##### Data lines

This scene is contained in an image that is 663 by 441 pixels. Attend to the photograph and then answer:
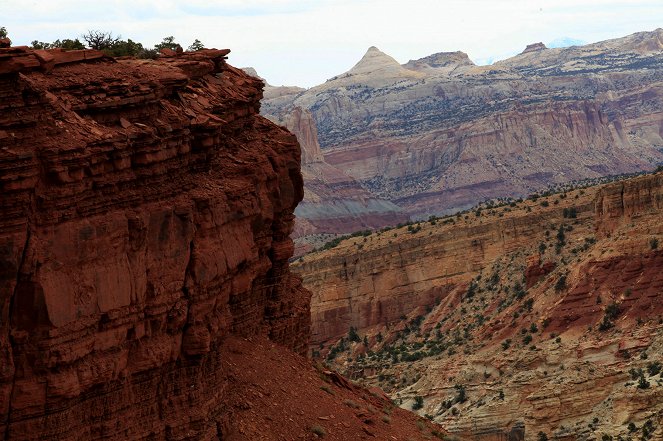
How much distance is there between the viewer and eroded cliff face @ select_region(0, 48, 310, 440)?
2781cm

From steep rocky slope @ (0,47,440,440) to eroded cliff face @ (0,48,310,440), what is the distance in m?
0.04

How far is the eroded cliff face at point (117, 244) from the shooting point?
27812mm

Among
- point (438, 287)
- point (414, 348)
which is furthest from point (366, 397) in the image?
point (438, 287)

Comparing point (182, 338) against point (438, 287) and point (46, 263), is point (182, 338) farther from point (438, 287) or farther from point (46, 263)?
point (438, 287)

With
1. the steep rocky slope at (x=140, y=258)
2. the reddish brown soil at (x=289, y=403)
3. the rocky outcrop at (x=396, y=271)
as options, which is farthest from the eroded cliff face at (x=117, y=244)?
the rocky outcrop at (x=396, y=271)

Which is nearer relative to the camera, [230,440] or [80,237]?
[80,237]

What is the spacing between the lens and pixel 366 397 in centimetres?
4438

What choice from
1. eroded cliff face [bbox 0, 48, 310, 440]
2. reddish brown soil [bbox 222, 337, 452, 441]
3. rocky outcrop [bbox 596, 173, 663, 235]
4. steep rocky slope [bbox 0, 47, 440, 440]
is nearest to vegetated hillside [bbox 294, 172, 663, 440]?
rocky outcrop [bbox 596, 173, 663, 235]

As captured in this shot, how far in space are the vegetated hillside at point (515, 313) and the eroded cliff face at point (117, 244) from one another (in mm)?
32787

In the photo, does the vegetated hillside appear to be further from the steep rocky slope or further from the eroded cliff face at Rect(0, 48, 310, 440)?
the eroded cliff face at Rect(0, 48, 310, 440)

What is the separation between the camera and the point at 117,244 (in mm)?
29672

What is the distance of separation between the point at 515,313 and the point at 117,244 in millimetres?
67461

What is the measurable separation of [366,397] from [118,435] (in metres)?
14.9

##########

Work to be completed: Rewrite everything from the line containing "As captured in" down to the end of the rows, changing "vegetated hillside" to "grassy hillside" and leaving all else the same.

Answer to this exercise:
As captured in this shot, how far in space are the grassy hillside at point (515, 313) and the eroded cliff face at point (117, 244) from one another (in mm)?
32787

In the photo, does the grassy hillside appear to be further from the steep rocky slope or further from the eroded cliff face at Rect(0, 48, 310, 440)?
the eroded cliff face at Rect(0, 48, 310, 440)

What is the separation between the camera and the point at 117,244 (in mm)?
29672

What is the distance of separation between the point at 515,313 and the point at 117,244 in millimetres?
67461

What is the measurable separation of [366,397] from [118,435] (in metres)?
14.9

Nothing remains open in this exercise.